Filmmakers in attendance.
Screening of this film is sponsored by the Ministry of Culture, Republic of China (Taiwan) and Taiwan Academy in Los Angeles.
Unfolding in reverse chronology, with each of its three sections capturing a few days in the life of Taiwanese cop Zhang Dong Ling, director Wi Ding Ho tackles the philosophical questions behind life, love, and death in this genre-bending omnibus work, which won the Platform Prize at the Toronto International Film Festival.

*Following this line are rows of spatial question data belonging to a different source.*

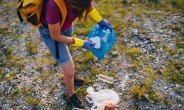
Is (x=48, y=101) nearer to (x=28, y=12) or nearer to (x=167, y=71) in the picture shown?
(x=28, y=12)

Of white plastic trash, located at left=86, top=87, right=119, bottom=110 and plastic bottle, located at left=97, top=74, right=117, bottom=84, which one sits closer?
white plastic trash, located at left=86, top=87, right=119, bottom=110

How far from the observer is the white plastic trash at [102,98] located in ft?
11.6

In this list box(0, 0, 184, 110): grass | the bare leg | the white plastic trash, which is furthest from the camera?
box(0, 0, 184, 110): grass

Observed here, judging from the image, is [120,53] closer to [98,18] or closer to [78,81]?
[78,81]

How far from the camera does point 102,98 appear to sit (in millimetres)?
3705

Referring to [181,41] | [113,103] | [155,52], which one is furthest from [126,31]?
[113,103]

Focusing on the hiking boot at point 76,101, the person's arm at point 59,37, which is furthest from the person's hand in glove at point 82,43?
the hiking boot at point 76,101

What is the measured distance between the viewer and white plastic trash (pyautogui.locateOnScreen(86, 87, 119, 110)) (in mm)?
3549

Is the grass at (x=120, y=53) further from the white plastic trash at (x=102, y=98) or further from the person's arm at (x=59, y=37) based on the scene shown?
the person's arm at (x=59, y=37)

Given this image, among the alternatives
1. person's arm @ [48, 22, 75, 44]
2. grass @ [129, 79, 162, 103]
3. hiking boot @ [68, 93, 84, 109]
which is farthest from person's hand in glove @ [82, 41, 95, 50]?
grass @ [129, 79, 162, 103]

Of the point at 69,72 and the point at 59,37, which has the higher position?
the point at 59,37

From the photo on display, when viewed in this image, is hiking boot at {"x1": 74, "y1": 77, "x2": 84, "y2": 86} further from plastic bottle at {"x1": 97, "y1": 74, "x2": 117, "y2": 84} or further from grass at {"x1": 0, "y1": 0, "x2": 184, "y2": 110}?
plastic bottle at {"x1": 97, "y1": 74, "x2": 117, "y2": 84}

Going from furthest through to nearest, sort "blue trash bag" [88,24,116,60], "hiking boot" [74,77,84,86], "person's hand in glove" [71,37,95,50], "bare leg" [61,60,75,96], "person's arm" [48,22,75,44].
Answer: "hiking boot" [74,77,84,86]
"blue trash bag" [88,24,116,60]
"bare leg" [61,60,75,96]
"person's hand in glove" [71,37,95,50]
"person's arm" [48,22,75,44]

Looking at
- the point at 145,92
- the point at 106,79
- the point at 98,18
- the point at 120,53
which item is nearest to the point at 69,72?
the point at 98,18
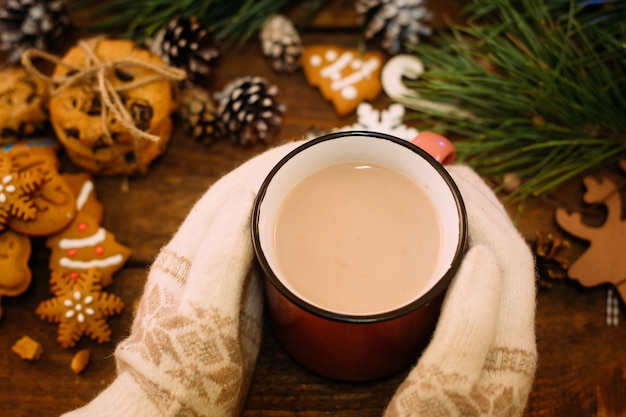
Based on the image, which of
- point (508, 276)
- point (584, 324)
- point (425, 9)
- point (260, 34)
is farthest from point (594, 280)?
point (260, 34)

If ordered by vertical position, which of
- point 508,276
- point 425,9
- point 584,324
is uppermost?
point 425,9

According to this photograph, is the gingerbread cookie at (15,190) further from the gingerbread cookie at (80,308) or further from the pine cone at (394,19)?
the pine cone at (394,19)

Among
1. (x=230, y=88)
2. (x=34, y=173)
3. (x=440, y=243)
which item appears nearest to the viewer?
(x=440, y=243)

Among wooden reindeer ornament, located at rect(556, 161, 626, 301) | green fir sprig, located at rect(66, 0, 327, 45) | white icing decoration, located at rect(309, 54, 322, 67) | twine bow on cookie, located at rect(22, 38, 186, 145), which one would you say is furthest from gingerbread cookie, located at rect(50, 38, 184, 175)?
wooden reindeer ornament, located at rect(556, 161, 626, 301)

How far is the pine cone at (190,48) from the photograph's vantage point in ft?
2.86

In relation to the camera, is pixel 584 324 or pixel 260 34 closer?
pixel 584 324

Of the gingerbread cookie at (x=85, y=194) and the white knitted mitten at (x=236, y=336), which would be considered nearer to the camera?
the white knitted mitten at (x=236, y=336)

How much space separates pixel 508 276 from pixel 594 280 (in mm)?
193

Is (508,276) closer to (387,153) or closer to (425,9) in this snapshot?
(387,153)

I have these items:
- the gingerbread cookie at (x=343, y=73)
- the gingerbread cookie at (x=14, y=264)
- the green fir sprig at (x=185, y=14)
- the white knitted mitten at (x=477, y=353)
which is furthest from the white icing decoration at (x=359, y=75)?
the gingerbread cookie at (x=14, y=264)

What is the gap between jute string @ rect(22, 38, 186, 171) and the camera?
2.60 ft

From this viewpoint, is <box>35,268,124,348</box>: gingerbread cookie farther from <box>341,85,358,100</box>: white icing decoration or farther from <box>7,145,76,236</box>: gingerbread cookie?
<box>341,85,358,100</box>: white icing decoration

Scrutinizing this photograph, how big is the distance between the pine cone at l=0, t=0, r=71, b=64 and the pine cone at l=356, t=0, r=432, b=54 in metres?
0.45

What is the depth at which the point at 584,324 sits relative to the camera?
76cm
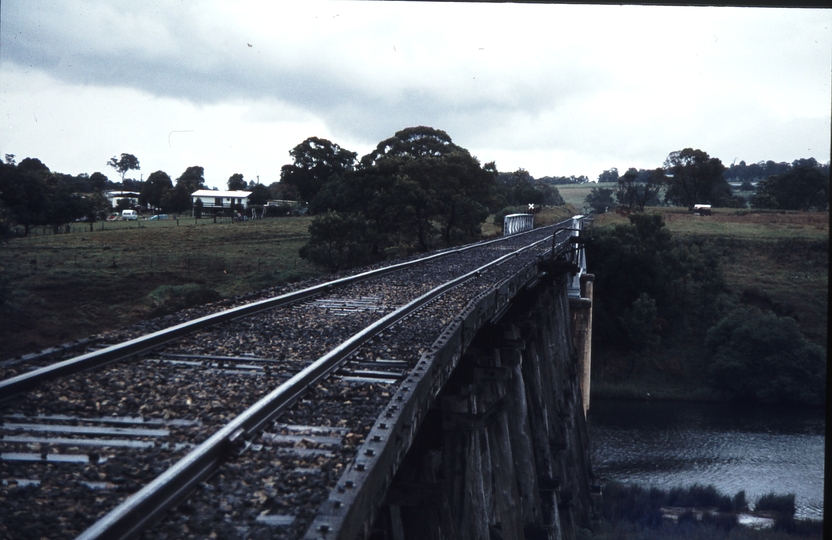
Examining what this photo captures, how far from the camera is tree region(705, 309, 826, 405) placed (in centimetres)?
2839

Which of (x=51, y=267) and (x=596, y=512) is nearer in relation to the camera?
(x=596, y=512)

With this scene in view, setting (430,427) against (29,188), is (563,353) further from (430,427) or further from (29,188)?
(29,188)

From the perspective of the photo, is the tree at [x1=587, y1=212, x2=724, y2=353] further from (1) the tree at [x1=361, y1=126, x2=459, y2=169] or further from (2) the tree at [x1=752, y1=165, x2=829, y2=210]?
(1) the tree at [x1=361, y1=126, x2=459, y2=169]

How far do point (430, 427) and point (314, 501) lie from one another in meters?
2.65

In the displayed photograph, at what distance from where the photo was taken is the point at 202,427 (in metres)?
3.43

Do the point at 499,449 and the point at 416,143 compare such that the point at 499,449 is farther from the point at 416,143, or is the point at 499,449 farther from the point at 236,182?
the point at 236,182

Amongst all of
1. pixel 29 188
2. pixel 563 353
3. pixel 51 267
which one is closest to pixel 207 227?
pixel 51 267

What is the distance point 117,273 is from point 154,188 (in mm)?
32676

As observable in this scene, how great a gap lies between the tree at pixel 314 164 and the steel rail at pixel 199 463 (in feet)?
139

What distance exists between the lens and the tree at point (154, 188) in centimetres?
5366

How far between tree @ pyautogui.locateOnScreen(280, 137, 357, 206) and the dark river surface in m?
25.0

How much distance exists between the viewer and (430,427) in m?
5.18

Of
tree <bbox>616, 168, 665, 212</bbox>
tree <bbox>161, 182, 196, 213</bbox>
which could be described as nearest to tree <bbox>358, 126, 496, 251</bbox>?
tree <bbox>161, 182, 196, 213</bbox>

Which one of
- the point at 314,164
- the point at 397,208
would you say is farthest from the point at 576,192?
the point at 397,208
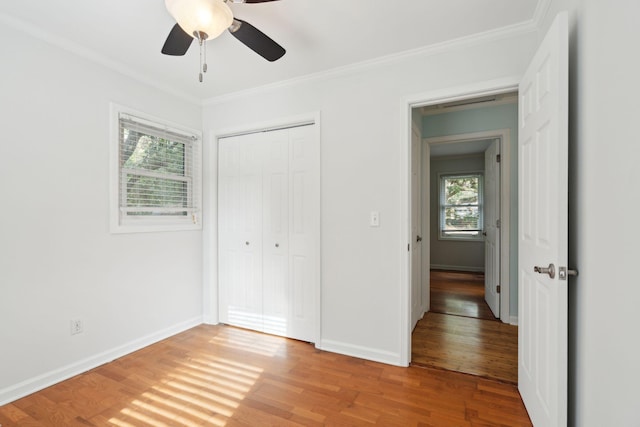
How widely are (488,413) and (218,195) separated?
298 cm

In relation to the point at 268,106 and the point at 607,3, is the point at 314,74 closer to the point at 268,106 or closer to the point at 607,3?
the point at 268,106

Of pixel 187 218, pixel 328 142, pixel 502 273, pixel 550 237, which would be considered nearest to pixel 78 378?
pixel 187 218

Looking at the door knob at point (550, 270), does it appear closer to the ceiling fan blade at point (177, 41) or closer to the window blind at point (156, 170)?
the ceiling fan blade at point (177, 41)

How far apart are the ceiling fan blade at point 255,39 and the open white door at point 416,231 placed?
1742 millimetres

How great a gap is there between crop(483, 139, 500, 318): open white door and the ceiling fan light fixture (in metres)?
3.22

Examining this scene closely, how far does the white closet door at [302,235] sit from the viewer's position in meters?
2.83

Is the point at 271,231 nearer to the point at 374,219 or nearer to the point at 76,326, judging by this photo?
the point at 374,219

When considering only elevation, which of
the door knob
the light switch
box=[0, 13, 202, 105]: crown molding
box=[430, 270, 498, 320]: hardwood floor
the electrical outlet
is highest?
box=[0, 13, 202, 105]: crown molding

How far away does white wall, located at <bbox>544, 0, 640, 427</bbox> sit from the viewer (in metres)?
0.94

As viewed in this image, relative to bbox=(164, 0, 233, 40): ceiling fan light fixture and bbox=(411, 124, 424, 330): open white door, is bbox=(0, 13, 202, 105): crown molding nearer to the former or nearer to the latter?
bbox=(164, 0, 233, 40): ceiling fan light fixture

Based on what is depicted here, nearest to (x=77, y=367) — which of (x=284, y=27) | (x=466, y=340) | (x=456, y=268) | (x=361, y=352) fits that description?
(x=361, y=352)

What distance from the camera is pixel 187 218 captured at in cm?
322

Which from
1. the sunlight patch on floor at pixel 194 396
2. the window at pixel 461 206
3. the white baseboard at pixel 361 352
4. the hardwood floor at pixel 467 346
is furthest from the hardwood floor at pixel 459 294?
the sunlight patch on floor at pixel 194 396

Over a haunting doo-wop track, a man falls twenty stories down to his death. A surveillance drone immediately arrives on the scene, registering the death before flying away. So begins CITIES OF LAST THINGS. Unfolding in reverse chronology, with each of its three sections capturing a few days in the life of the protagonist Zhang, the film traces the events that led to that death. The first section is set in a dystopic Taipei in the year 2056, where a grim sixtysomething Zhang delivers beatings to his wife’s lover, runs into a foreign prostitute that reminds him of someone from the past, and tries to reconcile with his daughter. Zhang’s unease with women, pervasive in this section and culminating in violence, is explained in the second section. Capturing events of the present day, this section finds Zhang as a young cop who spends an evening with a young foreigner before stumbling onto a terrible scene involving a senior officer. Finally, the film ends in the late Nineties, where Zhang, then a teenage delinquent, encounters a female mob boss at the police station who shares an important secret with him.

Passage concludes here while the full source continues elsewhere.